Слова девочки, прозвучавшие с неожиданной убеждённостью, заставили всех на время замолчать.

Первым заговорил мужчина – спокойно и очень благожелательно:

– Это хорошо, когда есть желание и уверенность. Но ведь и мама права! Представь: ты вырастешь, у тебя будет семья – муж, дети, да, не улыбайся, так обычно и случается со взрослыми людьми. Так уж заведено. А ты будешь всё время занята, будешь нервничать, мало бывать дома – так и мужу будет тяжело, и дети не могут расти без материнской заботы и участия. Разве это для тебя неважно? Ты подумай, подумай. Я ведь тебя не отговариваю.

– И правильно делаете: всё равно ничего не выйдет. Любовь Орлова, например, тоже занятым человеком была, и Лариса Шепитько, а мужья их вон как любили!

– А-а, Любовь Орлова! Вон что…

Опять всем стало весело: смеялась и девочка, и её мама, и молодая женщина-учитель, вспомнив себя такой же.

– Тогда, значит, с нами в купе едет будущая знаменитость? Надо мне тебя запомнить. Гладишь – и впрямь!

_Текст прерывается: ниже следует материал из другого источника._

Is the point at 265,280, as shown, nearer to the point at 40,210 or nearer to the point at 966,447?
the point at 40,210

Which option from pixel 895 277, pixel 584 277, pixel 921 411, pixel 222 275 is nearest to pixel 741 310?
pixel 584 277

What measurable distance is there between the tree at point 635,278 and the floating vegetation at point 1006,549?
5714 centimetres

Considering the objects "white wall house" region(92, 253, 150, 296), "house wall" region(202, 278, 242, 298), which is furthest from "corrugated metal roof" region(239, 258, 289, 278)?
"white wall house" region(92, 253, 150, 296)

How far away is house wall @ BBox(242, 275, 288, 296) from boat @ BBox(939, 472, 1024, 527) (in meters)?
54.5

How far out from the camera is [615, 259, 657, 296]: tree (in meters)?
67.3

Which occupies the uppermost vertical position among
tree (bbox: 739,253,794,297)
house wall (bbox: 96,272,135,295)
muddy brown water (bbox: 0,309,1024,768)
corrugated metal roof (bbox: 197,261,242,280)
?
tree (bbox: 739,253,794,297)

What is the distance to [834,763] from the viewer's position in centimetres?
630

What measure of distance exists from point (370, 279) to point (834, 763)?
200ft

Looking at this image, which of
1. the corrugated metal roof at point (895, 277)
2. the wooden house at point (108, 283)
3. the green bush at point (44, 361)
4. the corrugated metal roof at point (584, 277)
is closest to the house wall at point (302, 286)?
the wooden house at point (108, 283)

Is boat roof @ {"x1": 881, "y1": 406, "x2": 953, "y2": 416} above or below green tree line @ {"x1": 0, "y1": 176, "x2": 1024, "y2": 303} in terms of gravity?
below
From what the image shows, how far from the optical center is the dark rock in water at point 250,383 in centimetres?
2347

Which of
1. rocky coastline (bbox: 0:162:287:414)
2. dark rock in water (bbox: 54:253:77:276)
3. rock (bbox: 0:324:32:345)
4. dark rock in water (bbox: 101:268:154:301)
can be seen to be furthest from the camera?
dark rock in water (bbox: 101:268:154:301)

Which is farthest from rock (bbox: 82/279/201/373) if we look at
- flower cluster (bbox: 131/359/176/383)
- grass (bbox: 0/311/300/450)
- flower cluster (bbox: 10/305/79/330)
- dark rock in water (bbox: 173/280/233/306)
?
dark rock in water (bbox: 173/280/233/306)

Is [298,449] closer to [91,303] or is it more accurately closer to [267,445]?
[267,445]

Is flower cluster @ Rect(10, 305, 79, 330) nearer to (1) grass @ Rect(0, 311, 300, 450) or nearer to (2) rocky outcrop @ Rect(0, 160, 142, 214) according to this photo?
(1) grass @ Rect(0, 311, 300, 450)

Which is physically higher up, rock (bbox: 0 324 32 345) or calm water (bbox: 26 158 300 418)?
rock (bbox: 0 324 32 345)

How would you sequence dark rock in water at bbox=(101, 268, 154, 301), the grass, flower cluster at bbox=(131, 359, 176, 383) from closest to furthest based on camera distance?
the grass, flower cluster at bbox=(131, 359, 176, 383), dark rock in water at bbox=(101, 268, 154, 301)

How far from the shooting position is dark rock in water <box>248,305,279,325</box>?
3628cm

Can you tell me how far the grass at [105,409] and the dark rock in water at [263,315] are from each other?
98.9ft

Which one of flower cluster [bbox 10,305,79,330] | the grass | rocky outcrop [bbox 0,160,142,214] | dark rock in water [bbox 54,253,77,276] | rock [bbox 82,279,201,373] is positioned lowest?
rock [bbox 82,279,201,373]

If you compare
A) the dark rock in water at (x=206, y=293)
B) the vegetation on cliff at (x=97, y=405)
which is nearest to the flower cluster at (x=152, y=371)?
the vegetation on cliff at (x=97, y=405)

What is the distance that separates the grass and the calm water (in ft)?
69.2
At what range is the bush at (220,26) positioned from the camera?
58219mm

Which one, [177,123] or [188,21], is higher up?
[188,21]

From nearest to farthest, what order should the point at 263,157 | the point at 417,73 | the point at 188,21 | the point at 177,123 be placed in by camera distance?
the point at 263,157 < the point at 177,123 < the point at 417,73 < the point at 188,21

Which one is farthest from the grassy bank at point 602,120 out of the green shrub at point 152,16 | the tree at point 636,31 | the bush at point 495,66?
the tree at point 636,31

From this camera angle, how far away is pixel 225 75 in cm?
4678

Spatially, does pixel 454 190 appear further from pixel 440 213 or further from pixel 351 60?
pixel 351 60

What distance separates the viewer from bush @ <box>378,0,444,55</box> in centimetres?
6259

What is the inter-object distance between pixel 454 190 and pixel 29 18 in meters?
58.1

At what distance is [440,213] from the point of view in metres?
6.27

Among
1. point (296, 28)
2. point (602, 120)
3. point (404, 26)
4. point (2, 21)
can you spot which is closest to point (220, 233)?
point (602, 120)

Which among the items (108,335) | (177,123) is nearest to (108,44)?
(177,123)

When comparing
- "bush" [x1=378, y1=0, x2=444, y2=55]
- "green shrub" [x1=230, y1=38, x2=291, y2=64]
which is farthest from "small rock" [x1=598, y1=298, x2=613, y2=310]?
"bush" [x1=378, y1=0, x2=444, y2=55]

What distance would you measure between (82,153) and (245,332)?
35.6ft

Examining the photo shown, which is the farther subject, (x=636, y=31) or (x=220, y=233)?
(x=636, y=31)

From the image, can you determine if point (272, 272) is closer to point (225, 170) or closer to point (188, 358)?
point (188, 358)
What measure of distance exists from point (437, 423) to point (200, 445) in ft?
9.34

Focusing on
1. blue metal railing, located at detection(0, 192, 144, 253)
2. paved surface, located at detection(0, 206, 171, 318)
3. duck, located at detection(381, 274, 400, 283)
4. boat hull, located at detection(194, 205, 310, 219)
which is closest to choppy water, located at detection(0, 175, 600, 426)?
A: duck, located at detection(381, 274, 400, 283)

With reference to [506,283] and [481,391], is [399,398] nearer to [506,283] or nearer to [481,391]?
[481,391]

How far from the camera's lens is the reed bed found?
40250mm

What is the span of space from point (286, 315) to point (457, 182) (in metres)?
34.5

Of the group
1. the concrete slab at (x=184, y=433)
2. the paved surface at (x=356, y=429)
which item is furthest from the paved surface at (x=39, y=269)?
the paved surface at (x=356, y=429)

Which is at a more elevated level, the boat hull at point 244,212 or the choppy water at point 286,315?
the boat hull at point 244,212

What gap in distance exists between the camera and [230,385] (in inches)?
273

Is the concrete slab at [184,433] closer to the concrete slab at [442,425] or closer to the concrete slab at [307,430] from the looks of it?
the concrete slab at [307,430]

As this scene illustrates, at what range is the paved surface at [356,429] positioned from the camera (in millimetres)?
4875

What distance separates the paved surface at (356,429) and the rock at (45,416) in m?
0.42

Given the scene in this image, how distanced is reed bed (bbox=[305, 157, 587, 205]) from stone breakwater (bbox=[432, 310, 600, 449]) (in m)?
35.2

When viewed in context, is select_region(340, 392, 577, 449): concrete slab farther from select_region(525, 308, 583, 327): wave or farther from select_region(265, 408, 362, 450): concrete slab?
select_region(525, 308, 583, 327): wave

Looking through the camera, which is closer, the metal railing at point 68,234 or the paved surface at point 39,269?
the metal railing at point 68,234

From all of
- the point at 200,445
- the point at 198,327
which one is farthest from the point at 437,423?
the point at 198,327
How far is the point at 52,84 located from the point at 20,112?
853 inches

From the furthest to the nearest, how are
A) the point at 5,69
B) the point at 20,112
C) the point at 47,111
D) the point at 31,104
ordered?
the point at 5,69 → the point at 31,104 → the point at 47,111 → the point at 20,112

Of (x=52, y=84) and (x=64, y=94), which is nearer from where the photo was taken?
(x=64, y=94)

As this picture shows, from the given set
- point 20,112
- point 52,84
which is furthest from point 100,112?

Глазёнки девочки блеснули дикой радостью и она, застеснявшись, со смехом спряталась за маму, но оттуда изрекла:

– А первый фильм у меня будет про инопланетян. Я верю, что они существуют и даже очень высокоразвитые, но почему-то к нам не прилетают, так? Я много об этом читала и думала тоже. Может, они в своём развитии доходят до такой точки… то есть, сначала надо знать, что все цивилизации развиваются, потому что есть борьба двух противодействующих сил. Иначе развития не будет. Но происходит… фу, приходит такой момент, ну, что-то вроде как у нас сейчас, не обязательно такими же средствами, но в общем какая-то катастрофа. Вот. А потом всё сначала. Вот поэтому они и не могут никак до нас добраться. И мы не сможем. Вот такой фильм.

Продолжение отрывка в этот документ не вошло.